*PROMPT*
Reproduce word for word the stretch of the passage on fatty liver disease from "Although non-alcoholic fatty" through "not yet accessible.".
++++ PAGE TEXT
Although non-alcoholic fatty liver disease (NAFLD) has become the most common cause of chronic liver disease and cirrhosis, approved therapies for NAFLD are not yet accessible.
[1]
,[2]
The NAFLD spectrum is distributed into 1) non-alcoholic fatty liver (NAFL or steatosis); 2) the progressive form, non-alcoholic steatohepatitis (NASH); and 3) NAFLD or NASH with various stages of fibrosis (F0–F4).[3]
,[4]
Natural history studies have informed us about the histological progression and regression of this disease. Studies have shown that individuals with NASH and significant fibrosis (≥F2) are more prone to develop major adverse liver outcomes (MALOs), and this risk is at its peak in individuals with F3 and F4 fibrosis.[5]
,[6]
MALOs are usually defined by the occurrence of overt ascites, overt hepatic encephalopathy, variceal bleeding, liver transplantation, or liver-related death.[7]
In addition, individuals with compensated cirrhosis (F4) can be divided into those with or without portal hypertension; the former are more likely to progress to decompensated cirrhosis.[7]
Over the last two decades, phase III randomized clinical trials (RCTs) have focused on two main histological outcomes, i.e. resolution of NASH without worsening fibrosis and improvement of fibrosis without worsening of NASH.
++++++++
++++ PROVIDED DATA
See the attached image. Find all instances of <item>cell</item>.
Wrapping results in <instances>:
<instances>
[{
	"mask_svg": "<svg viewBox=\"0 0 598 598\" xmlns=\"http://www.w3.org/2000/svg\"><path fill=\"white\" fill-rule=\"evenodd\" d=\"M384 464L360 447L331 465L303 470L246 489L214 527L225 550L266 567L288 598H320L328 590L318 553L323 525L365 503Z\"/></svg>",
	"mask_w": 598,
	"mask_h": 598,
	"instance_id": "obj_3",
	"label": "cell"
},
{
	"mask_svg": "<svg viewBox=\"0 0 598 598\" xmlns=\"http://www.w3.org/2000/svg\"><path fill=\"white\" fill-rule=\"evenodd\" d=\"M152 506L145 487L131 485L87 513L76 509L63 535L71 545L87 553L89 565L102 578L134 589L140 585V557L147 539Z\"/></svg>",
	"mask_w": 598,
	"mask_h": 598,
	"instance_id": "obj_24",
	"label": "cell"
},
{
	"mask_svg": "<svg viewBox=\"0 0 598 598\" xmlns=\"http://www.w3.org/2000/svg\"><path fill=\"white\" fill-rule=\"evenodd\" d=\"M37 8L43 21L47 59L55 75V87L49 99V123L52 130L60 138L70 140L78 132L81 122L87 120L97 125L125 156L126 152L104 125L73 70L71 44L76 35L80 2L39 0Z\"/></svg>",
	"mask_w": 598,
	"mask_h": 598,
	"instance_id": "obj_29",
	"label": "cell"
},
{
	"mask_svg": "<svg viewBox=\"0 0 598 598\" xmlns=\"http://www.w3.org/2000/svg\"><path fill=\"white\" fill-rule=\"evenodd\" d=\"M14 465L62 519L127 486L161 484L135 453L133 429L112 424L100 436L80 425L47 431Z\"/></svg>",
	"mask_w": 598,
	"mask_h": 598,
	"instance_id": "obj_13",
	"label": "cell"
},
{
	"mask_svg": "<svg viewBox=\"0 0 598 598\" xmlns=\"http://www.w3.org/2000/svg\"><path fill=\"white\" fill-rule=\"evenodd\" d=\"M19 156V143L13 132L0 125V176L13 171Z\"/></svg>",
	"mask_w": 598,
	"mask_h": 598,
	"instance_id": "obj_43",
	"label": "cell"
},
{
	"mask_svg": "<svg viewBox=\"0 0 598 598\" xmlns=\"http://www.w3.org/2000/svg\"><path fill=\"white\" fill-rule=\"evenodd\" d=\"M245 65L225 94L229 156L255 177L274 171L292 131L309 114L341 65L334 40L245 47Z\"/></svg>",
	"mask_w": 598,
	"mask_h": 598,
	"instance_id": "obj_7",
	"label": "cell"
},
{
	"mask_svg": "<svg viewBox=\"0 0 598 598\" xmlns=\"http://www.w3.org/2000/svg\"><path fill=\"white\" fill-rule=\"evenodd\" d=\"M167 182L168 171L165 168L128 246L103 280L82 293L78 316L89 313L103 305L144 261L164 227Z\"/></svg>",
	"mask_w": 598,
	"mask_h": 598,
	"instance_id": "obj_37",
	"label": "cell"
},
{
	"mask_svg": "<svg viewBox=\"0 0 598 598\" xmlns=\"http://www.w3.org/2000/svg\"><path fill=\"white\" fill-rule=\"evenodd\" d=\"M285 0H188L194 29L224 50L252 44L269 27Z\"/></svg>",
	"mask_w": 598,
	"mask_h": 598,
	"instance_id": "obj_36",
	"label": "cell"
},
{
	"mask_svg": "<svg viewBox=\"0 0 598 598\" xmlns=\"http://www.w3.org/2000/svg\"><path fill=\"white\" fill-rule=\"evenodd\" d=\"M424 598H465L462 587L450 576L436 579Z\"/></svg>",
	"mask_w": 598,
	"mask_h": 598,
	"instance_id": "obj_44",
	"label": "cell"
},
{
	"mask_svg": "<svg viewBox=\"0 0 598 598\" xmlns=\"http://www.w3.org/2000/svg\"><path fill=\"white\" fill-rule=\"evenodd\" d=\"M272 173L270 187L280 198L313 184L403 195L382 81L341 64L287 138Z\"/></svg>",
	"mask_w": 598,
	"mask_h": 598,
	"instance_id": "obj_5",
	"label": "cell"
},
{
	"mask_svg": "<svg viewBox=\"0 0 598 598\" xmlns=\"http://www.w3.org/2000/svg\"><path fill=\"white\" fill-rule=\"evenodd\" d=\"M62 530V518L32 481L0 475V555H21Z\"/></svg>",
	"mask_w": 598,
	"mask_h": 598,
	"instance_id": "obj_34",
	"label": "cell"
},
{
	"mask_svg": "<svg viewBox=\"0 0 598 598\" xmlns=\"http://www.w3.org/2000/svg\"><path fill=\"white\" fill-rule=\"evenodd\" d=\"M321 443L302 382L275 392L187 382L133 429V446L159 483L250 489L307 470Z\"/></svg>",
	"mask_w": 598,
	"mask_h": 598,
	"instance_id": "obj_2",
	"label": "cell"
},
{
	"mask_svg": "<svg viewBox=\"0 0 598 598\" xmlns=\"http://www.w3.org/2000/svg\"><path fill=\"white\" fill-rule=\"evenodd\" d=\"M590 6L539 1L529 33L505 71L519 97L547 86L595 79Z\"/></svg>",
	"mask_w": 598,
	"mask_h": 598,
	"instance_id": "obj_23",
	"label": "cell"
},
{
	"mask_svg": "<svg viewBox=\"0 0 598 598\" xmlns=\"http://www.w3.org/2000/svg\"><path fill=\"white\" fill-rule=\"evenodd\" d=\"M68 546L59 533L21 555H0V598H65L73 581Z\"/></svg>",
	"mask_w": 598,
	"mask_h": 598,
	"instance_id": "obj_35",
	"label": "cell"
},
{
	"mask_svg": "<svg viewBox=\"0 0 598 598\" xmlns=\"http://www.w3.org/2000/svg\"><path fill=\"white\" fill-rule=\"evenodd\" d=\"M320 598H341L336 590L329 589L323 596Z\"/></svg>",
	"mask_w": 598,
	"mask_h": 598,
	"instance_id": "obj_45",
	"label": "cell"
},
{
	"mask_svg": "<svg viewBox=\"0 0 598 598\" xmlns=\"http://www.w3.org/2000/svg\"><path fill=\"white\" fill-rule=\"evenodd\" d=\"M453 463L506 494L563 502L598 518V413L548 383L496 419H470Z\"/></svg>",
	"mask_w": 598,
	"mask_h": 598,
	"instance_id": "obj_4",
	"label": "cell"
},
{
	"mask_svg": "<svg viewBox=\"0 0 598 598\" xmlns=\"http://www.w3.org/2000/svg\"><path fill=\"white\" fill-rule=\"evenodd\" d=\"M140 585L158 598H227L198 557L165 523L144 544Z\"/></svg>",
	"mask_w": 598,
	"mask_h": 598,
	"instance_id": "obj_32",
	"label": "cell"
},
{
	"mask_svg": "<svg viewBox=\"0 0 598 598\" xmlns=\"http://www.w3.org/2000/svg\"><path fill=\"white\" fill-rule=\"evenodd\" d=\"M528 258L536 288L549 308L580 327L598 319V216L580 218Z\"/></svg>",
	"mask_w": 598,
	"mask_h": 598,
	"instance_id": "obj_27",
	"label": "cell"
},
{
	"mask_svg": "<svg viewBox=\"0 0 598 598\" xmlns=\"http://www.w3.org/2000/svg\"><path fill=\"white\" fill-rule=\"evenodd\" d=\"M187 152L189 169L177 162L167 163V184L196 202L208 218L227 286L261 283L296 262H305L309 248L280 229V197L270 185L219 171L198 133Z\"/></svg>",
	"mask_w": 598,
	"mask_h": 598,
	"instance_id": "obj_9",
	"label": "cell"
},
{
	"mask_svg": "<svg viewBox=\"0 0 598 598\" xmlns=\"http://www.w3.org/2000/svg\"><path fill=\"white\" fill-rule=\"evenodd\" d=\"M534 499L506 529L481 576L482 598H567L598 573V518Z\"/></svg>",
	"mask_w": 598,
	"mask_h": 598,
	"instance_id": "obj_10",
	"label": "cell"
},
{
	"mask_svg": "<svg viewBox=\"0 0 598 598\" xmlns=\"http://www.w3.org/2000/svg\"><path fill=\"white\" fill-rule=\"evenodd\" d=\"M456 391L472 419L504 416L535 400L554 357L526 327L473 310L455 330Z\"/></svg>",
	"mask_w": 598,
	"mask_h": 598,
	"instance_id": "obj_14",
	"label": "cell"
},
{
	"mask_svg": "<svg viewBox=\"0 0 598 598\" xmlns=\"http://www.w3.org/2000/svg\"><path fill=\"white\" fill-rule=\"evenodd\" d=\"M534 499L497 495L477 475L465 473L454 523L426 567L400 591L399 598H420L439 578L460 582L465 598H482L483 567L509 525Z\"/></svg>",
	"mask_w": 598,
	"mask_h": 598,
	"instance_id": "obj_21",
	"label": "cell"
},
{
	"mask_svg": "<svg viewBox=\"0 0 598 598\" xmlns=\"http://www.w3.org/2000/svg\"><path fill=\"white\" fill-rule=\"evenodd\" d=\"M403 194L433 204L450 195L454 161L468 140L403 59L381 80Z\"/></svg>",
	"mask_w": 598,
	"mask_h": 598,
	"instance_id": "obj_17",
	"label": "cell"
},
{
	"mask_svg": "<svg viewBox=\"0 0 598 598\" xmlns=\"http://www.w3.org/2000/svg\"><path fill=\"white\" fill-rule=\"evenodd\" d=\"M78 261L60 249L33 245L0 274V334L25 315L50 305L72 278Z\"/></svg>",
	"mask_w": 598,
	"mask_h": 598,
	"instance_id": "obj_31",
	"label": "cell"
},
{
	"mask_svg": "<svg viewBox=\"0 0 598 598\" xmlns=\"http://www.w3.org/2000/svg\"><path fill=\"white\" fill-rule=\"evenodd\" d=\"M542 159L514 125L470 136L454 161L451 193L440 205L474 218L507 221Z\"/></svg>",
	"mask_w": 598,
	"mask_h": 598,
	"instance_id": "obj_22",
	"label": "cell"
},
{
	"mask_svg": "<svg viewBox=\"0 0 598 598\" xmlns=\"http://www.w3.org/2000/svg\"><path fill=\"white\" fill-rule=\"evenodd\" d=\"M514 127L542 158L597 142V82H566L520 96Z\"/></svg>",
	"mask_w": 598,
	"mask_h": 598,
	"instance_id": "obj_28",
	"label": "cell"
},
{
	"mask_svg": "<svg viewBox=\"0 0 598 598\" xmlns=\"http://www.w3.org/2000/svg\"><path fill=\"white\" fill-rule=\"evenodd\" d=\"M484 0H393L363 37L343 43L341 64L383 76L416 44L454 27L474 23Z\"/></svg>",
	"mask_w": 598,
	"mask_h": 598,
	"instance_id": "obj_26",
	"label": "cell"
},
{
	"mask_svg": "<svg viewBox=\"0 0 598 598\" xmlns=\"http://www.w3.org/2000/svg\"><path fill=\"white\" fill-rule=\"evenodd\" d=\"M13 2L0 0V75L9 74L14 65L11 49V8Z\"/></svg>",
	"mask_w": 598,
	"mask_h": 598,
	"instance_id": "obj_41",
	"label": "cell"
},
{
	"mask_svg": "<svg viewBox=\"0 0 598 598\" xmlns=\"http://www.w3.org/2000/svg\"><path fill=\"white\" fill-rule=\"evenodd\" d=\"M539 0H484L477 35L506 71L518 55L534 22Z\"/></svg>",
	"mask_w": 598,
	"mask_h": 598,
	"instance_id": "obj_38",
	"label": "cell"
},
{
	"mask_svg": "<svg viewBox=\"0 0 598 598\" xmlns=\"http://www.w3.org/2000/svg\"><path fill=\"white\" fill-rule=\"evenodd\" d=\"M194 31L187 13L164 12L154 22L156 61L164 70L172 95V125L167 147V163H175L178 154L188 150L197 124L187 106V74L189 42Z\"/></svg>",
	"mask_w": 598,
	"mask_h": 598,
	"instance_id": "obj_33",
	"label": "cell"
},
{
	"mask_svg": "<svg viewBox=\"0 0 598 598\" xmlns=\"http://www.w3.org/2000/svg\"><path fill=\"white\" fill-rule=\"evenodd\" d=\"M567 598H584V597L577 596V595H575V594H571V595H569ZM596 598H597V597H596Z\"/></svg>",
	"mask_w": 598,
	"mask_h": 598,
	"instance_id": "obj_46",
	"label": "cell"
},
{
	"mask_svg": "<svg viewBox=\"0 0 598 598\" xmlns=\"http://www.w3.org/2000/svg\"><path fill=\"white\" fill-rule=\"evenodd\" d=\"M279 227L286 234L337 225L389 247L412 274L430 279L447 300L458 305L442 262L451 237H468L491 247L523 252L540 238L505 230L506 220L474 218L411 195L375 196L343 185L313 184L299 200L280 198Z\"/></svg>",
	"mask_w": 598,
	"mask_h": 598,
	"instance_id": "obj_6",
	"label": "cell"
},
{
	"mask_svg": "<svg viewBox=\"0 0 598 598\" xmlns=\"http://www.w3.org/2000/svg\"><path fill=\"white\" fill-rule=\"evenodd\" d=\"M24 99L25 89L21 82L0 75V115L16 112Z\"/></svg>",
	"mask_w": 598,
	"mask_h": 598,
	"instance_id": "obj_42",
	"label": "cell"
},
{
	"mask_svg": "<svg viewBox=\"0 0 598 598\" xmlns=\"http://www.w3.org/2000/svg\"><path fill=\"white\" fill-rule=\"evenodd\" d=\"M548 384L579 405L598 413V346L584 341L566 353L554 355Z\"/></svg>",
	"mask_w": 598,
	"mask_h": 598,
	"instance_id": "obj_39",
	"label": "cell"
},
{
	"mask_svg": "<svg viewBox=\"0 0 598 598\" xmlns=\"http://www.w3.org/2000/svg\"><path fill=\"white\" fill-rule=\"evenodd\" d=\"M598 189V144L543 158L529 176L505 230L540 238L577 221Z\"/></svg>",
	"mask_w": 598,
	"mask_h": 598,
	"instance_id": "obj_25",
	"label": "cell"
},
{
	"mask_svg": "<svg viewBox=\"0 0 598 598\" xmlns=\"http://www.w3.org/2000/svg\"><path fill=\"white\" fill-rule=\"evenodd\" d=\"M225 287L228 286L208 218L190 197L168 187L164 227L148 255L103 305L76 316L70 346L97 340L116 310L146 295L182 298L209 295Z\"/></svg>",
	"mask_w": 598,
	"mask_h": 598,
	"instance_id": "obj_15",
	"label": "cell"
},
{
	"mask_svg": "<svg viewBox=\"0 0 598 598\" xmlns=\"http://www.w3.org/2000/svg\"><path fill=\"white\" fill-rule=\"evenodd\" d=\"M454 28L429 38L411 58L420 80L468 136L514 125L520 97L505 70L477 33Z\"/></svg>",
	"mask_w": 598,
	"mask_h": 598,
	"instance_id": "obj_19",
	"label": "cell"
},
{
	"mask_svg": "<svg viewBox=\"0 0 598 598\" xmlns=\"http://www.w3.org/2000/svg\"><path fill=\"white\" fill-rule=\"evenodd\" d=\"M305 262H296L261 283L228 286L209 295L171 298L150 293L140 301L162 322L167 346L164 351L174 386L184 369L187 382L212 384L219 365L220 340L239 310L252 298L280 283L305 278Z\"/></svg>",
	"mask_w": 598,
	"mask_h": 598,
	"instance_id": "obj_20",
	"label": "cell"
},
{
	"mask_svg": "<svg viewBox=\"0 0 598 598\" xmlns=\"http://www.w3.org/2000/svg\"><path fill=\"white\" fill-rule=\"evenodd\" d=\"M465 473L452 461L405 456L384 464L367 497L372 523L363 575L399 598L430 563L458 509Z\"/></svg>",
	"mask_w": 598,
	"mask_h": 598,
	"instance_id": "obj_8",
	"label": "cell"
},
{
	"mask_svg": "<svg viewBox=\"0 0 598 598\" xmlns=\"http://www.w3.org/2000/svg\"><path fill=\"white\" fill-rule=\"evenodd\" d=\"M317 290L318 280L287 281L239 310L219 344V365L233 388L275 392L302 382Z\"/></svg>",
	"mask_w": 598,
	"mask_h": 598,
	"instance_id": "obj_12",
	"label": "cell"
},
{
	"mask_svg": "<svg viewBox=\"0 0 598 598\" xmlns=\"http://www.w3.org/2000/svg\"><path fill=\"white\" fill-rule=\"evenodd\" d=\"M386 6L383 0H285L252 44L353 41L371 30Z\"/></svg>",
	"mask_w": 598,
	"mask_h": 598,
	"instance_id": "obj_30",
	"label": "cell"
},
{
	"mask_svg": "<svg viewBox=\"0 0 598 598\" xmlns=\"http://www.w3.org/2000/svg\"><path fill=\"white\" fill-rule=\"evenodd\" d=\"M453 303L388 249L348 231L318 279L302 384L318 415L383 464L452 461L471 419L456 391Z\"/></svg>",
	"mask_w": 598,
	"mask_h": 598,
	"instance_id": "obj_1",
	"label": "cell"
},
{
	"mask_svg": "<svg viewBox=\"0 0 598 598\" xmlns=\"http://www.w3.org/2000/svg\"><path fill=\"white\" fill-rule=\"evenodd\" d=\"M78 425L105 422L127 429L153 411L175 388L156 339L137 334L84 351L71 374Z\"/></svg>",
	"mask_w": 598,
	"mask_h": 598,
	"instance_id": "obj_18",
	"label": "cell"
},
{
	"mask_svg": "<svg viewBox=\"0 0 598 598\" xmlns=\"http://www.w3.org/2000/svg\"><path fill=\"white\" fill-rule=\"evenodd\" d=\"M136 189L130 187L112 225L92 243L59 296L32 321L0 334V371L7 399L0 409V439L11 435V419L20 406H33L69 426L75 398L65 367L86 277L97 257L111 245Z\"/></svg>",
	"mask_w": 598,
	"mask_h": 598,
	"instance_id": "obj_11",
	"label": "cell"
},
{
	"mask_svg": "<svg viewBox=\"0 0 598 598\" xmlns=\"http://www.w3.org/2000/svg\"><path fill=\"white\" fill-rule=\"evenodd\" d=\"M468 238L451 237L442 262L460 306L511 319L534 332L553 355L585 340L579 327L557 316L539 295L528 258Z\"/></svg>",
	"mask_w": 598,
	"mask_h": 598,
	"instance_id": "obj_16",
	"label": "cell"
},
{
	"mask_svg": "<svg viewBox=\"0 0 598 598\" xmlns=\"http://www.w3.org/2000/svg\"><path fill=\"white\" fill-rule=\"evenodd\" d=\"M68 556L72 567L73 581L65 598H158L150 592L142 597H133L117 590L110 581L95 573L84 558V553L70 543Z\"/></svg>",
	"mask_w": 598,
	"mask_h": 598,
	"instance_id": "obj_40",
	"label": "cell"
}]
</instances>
++++++++
*EXERCISE RESPONSE*
Although non-alcoholic fatty liver disease (NAFLD) has become the most common cause of chronic liver disease and cirrhosis, approved therapies for NAFLD are not yet accessible.